> Work item:
If a line in the listing below contains "over", return that line.

▼

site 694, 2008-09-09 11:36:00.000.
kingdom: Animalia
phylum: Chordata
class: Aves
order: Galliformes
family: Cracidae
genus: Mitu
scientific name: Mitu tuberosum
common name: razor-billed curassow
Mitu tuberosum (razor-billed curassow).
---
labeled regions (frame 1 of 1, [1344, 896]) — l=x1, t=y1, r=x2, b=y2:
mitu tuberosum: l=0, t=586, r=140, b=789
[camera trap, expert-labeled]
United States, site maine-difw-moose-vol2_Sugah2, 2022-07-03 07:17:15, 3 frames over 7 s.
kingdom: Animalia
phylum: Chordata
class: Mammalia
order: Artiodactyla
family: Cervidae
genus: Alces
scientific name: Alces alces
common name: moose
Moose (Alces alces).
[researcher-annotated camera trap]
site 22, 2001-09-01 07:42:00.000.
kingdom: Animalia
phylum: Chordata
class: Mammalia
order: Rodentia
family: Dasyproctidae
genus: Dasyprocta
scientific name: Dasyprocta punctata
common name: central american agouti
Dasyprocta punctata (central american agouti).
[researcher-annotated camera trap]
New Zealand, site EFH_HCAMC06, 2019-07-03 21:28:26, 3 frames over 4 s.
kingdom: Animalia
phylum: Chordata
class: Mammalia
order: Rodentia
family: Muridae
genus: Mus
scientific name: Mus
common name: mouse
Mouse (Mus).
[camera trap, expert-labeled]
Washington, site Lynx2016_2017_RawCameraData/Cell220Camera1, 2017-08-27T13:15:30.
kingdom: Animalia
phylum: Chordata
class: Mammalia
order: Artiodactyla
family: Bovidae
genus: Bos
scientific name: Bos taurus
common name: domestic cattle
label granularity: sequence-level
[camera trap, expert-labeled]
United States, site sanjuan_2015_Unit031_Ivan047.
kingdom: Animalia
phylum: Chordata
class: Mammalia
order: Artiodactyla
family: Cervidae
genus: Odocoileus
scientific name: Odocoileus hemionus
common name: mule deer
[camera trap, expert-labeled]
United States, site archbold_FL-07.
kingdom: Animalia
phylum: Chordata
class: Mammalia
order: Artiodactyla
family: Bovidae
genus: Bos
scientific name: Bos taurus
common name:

▲

> Expected answer:
United States, site maine-difw-moose-vol2_Sugah2, 2022-07-03 07:17:15, 3 frames over 7 s.
New Zealand, site EFH_HCAMC06, 2019-07-03 21:28:26, 3 frames over 4 s.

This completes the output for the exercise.